Mushroom hunting was once an important source of sustenance in many regions of Italy, from the Veneto to Tuscany to Umbria to Liguria. Many Italians today still forage wild mushrooms, with local communities in each region working to keep this tradition alive, sharing recipes for preserving the mushrooms and establishing rules for their picking. Our September cycling and walking tours in Italy allow us ample opportunity to feast upon and cook with the decadent porcini mushrooms.
Sunset in Tuscany on our September tour
My first attempt at purchasing them at a market here in Italy left me very disappointed. Here in Italy, at a market, you point, and the vendor selects the product for you. A good system hygienically, but unscrupulous vendors can stick you with lousy product if you are not watchful. That happened with my first purchase of porcini – when I cut into the stems, they were spongy and yellow and riddled with holes. Porcini attract worms, and these teeny holes are from the worms burrowing in. This is fine if the mushrooms are dried – the worms crawl out – but not ideal for eating fresh. I threw them out.
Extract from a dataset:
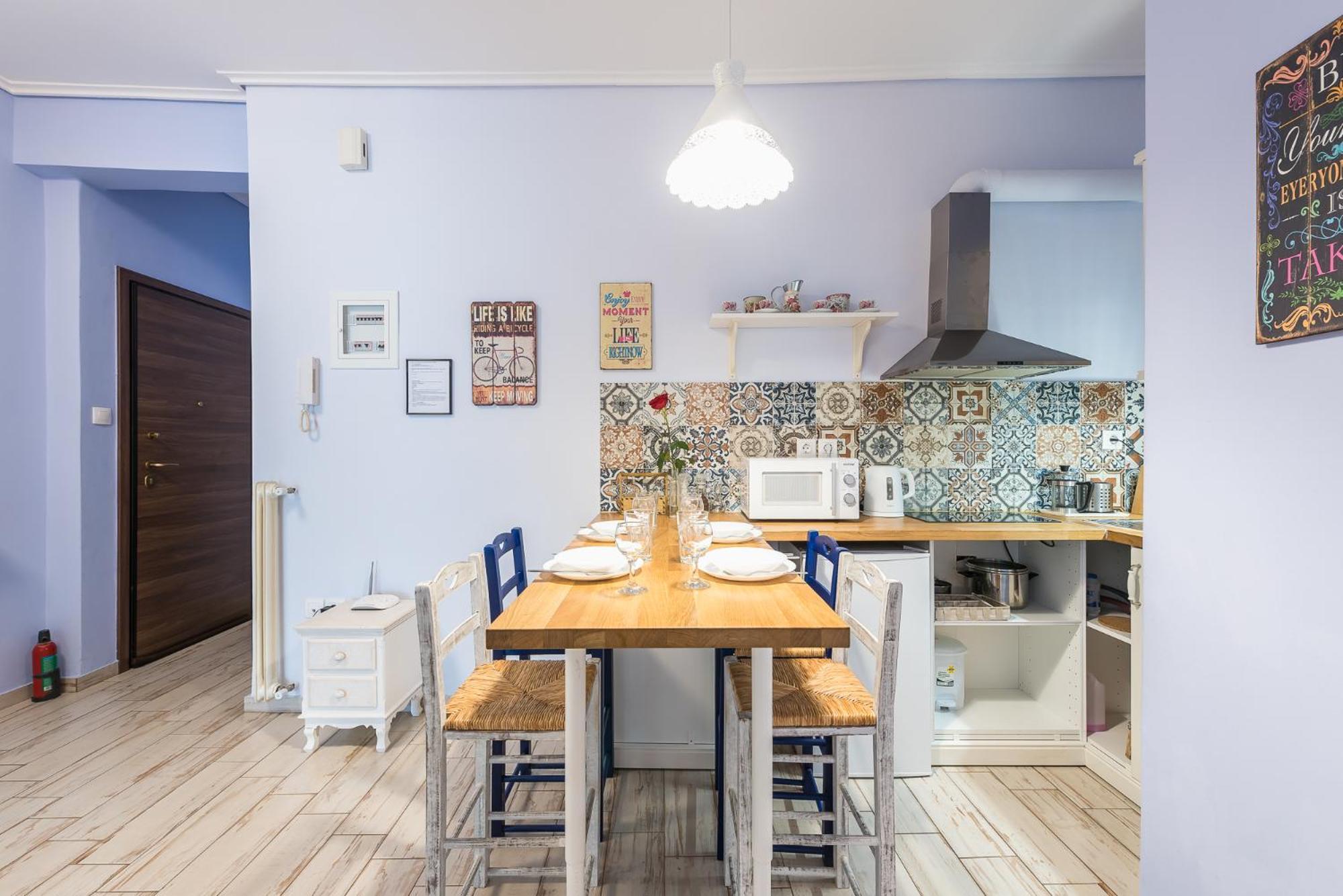 Zenios Hercules - Stylish Apartment Near Acropolis เอเธนส์ ภายนอก รูปภาพ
A few days later, porcini were at my local vegetable market, where I shop regularly and they are always very careful to select good products for everyone. They selected 4 porcini for me, and carefully checked each one for quality and worm holes by cutting a small slit in the bottom of each stem. They were perfect, pale and firm and beautiful.
Porcini mushrooms for our cooking class
Fresh porcini can be stored in a paper bag in your refrigerator for a few days prior to using. The bottom of the stems will be quite dirty, using a small knife cut off the dirty exterior. Do not wash under running water, this will make them mushy, but you can try and clean them as much as possible using a damp paper towel.
The following recipe is a classic, on the menu at many a trattoria in Tuscany in September. A few ingredients, perfect porcini mushrooms, cheese, and a wonderful local olive oil is all you need – a prime example of Italian cuisine, a few pristine ingredients, simply prepared.
Insalata di Porcini Crudo – Raw Porcini Mushroom Salad
4 fresh porcini mushrooms, cleaned and stems inspected for worms
4 ounces Parmigiano Reggiano cheese, thinly sliced with a vegetable peeler
Kosher salt and freshly ground pepper
Extra virgin olive oil
Thinly slice the porcini mushrooms, keeping caps and stems attached. Place in a bowl. Season with salt and pepper and drizzle with some olive oil. Carefully toss to combine, keeping mushroom slices intact.
Divide mushrooms between 4 plates. Top with the slices of cheese. Drizzle with more olive oil and serve.
I would suggest an olive oil on the mild, fruitier side, like the Leccino varietal from Pruneti. It still has a bit of pepper in the finish, but won’t overwhelm the flavors of the Porcini.
Enjoy with a glass of Vernaccia di San Gimignano, one of the few DOCG white wines from Tuscany.